China’s Housing Boom Leaves Cities Empty

Empty Houses in Ordos China

China is a country of boom towns. Even with decades of the One Child Policy in and out of place, the world’s largest national population has now grown to 1.4 billion, with an annual population increase rate of 0.5%. It is no surprise that with such a large workforce, in addition to reasonably low labour costs, that entire cities have to ability to be constructed from scratch five years.

Ordos, an inner Mongolian city in China, and ‘Haiuku Towers’, a proposed tower city in Hainan, are two examples of such cities. Haiuku Towers is set to be completed in 2015, the creation of ten 150 – 450 metre high towers taking only four years to come to fruition in order to create this utopian city. Public and industry members alike have been in awe of the fantastic science fiction styled renderings that promise an incredible new city.

The key difference between the Towers and the Kangbashi district in Ordos, is that the latter has come out of conceptual phase and now stands completed, bringing with it a rather harsh reality that is so easily lost in stylised renderings.

Ordos has often been referred to as the Dubai or Texas of China. Taking only five years to build, the new city is a replacement for the old, which lies 15 miles away. Modern Ordos has the country’s 2nd highest income per capita due to the booming coal deposits found in the area, which aided the fast delivery of the city. The residential developments span for miles, with brand new roads, skyscrapers, a world class shopping mall, and the highly acclaimed Ordos Museum designed by MAD architects to the tune of $5 billion in total.

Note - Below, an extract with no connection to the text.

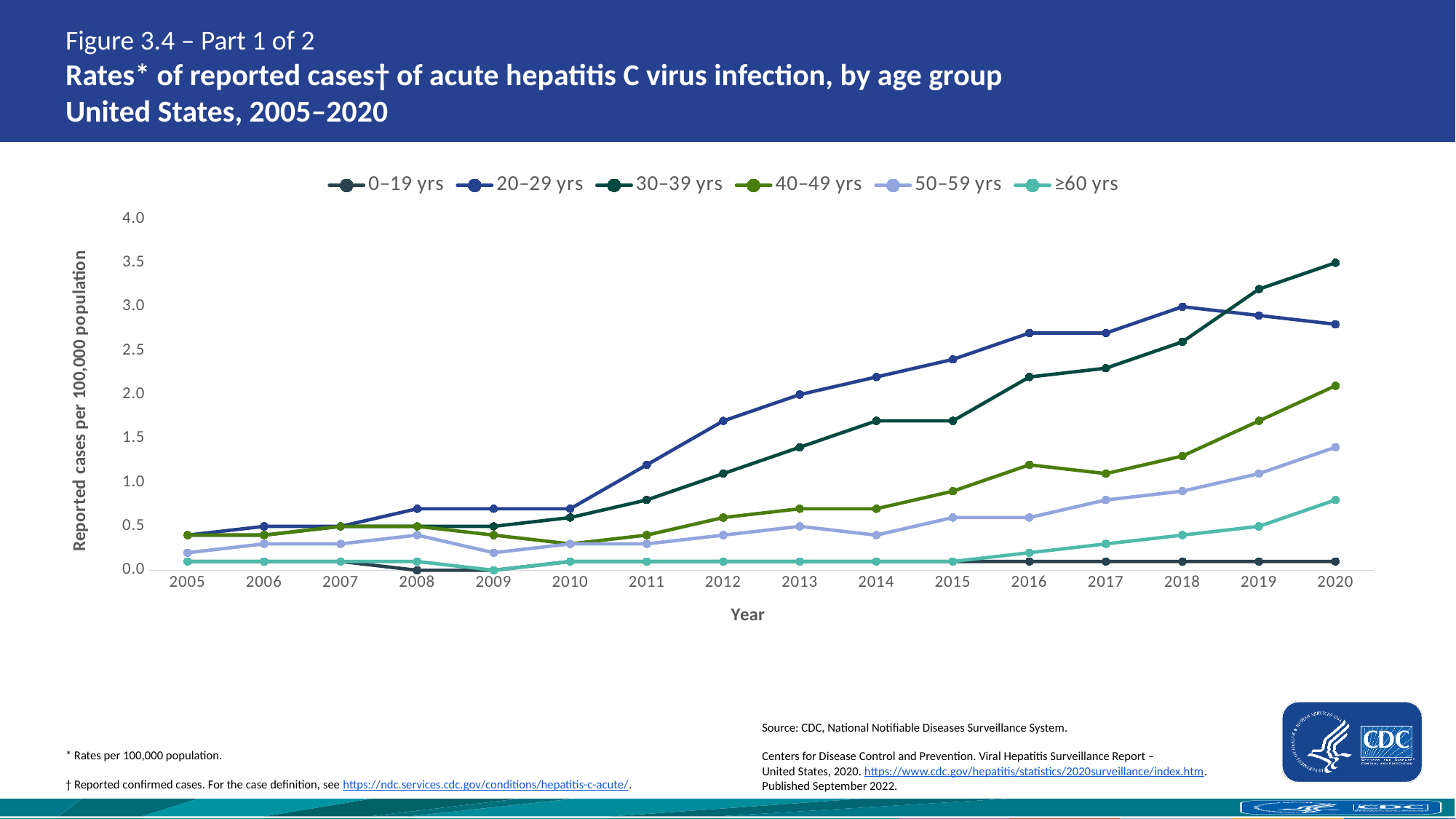
In 2018, which is larger: the rate for 20–29 yrs or the rate for 30–39 yrs? 20–29 yrs Which age group has the highest rate in 2020? 30–39 yrs How many age-group series does the legend list? 6 Does the rate for 30–39 yrs rise or fall from 2010 to 2020? Rise Which age group has the highest rate in 2015? 20–29 yrs Which age group has the lowest rate in 2020? 0–19 yrs Is the value for 30–39 yrs in 2020 greater or less than 3.0? greater What is the label of the y axis? Reported cases per 100,000 population How many years are plotted along the x axis? 16 What kind of chart is shown on the slide? Line chart Is the value for ≥60 yrs in 2020 greater or less than 1.0? less In 2020, which is larger: the rate for 40–49 yrs or the rate for 50–59 yrs? 40–49 yrs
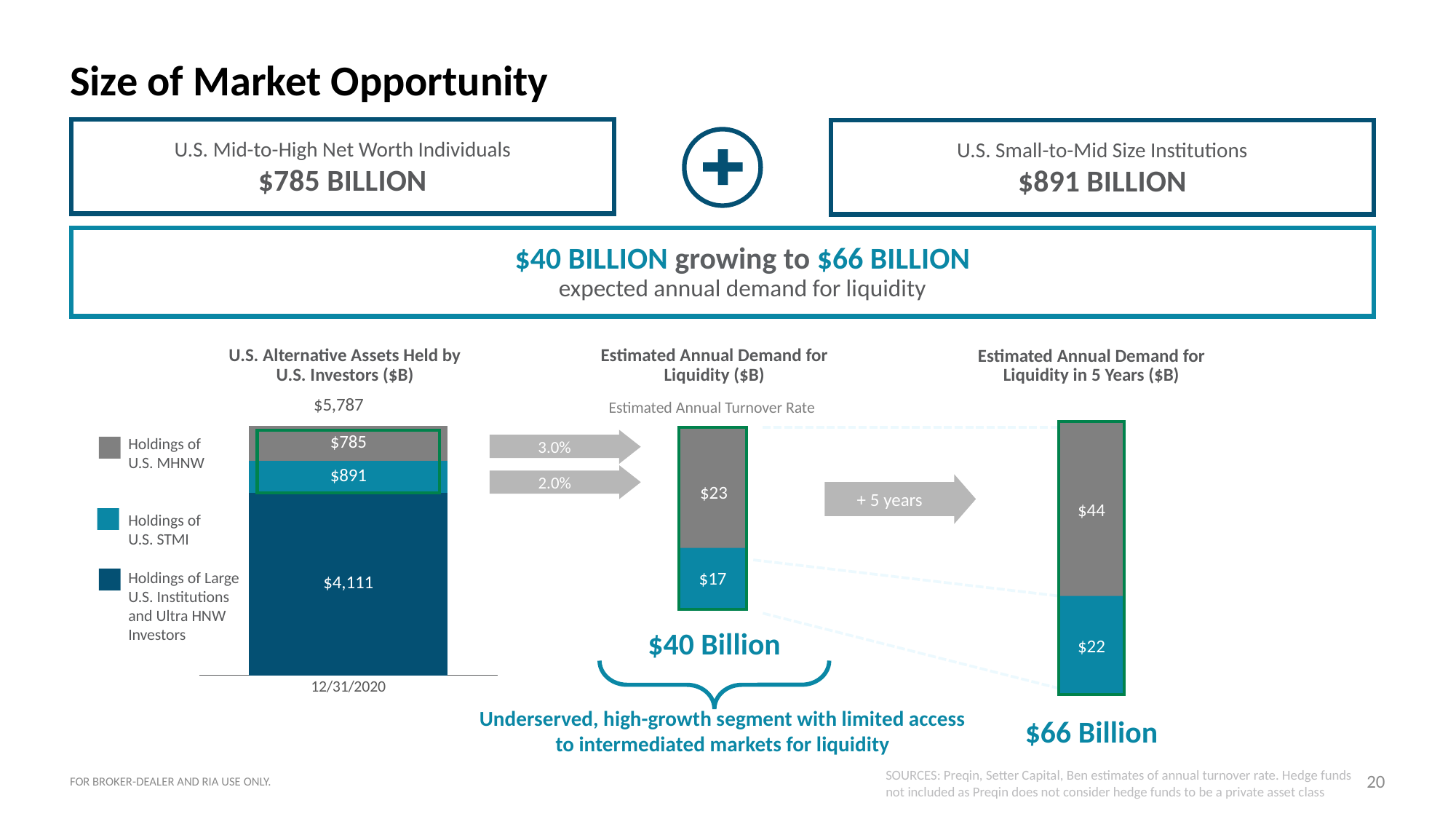
In the "U.S. Alternative Assets Held by U.S. Investors ($B)" chart, what is the value for Holdings of U.S. MHNW? $785 In the "Estimated Annual Demand for Liquidity in 5 Years ($B)" chart, what is the total of the stacked bar? $66 Billion In the "Estimated Annual Demand for Liquidity in 5 Years ($B)" chart, what is the value of the teal (bottom) segment? $22 In the "U.S. Alternative Assets Held by U.S. Investors ($B)" chart, which holdings segment is the largest? Holdings of Large U.S. Institutions and Ultra HNW Investors In the "U.S. Alternative Assets Held by U.S. Investors ($B)" chart, how many series does the legend list? 3 In the "U.S. Alternative Assets Held by U.S. Investors ($B)" chart, what is the total of the stacked bar? $5,787 In the "Estimated Annual Demand for Liquidity ($B)" chart, what is the value of the grey (top) segment? $23 In the "U.S. Alternative Assets Held by U.S. Investors ($B)" chart, what is the value for Holdings of U.S. STMI? $891 In the "U.S. Alternative Assets Held by U.S. Investors ($B)" chart, what date is shown on the x axis? 12/31/2020 What kind of chart is the "U.S. Alternative Assets Held by U.S. Investors ($B)" chart? Stacked bar chart In the "Estimated Annual Demand for Liquidity ($B)" chart, what is the difference between the grey segment and the teal segment? $6 In the "U.S. Alternative Assets Held by U.S. Investors ($B)" chart, what is the value for Holdings of Large U.S. Institutions and Ultra HNW Investors? $4,111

There is but one dot on this utopian city, and it is a sizeable one.

The city is empty.

Deserted House in Ordos China

Built for one million people, the official count of residents in the area currently stands at 28,000. The city’s spectacular shopping centre is 90% bare – in short, this beautiful city stands almost completely empty.

The question on everyone’s lips is why?

The answer is easy.  There is simply no economy.

The government had planned for members of the original community, Ordos Proper, to move over to the new, but short of a mass move, there is little motivation for members to leave their busy city for a ghost town.

Expensive home prices also add to the inconvenience of moving, with many residents stating that simply cannot afford to live in the new area.

While the town is empty, it has not been a complete waste of resources. In fact, surprisingly, nearly all of the residences have been sold. They are simply not lived in. This is due to the fact that investors have bought properties, much like in Dubai, and are sitting on their homes waiting for the economic growth to begin.

And wait they will.

Prices are too high to move and too low to sell, so the idyllic town sits eerily empty, waiting for its residents.

ghost city Kangbashi homes

Critics differ in their opinions of the catalysts for China’s massive construction efforts, ranging from the government’s fallout plans in the case of a massive conflict and following displacement, to the slightly more sceptical view that notes the correlation behind the country’s GDP and their industry productivity. In either event, the city as it stands, is simply aging.

It would be pig-headed and highly unproductive to dismiss out of the box architectural concepts. They are exciting, motivating and offer to shed a new and innovative light on an industry that has a long history. The suggestion is not to disparage innovation, but to encourage realism. If a concept is just that, then let it rest on the page as a grand idea that inspires, rather than running an incredibly wasteful risk.

What taking these unprepared designs into reality can do is create great waste. In terms of China, and specifically the city of Ordos, one major issue stands out – while those on the positive side see the investment in construction as government officials standing behind and catering to a growing population, a much more insidious critique of the whole project suggests that the country is virtually creating a false GDP. Only time will tell if these projects truly do pay off, or if the terrible possibility of China not producing an accurate GDP and finding themselves falling into a recession becomes a reality.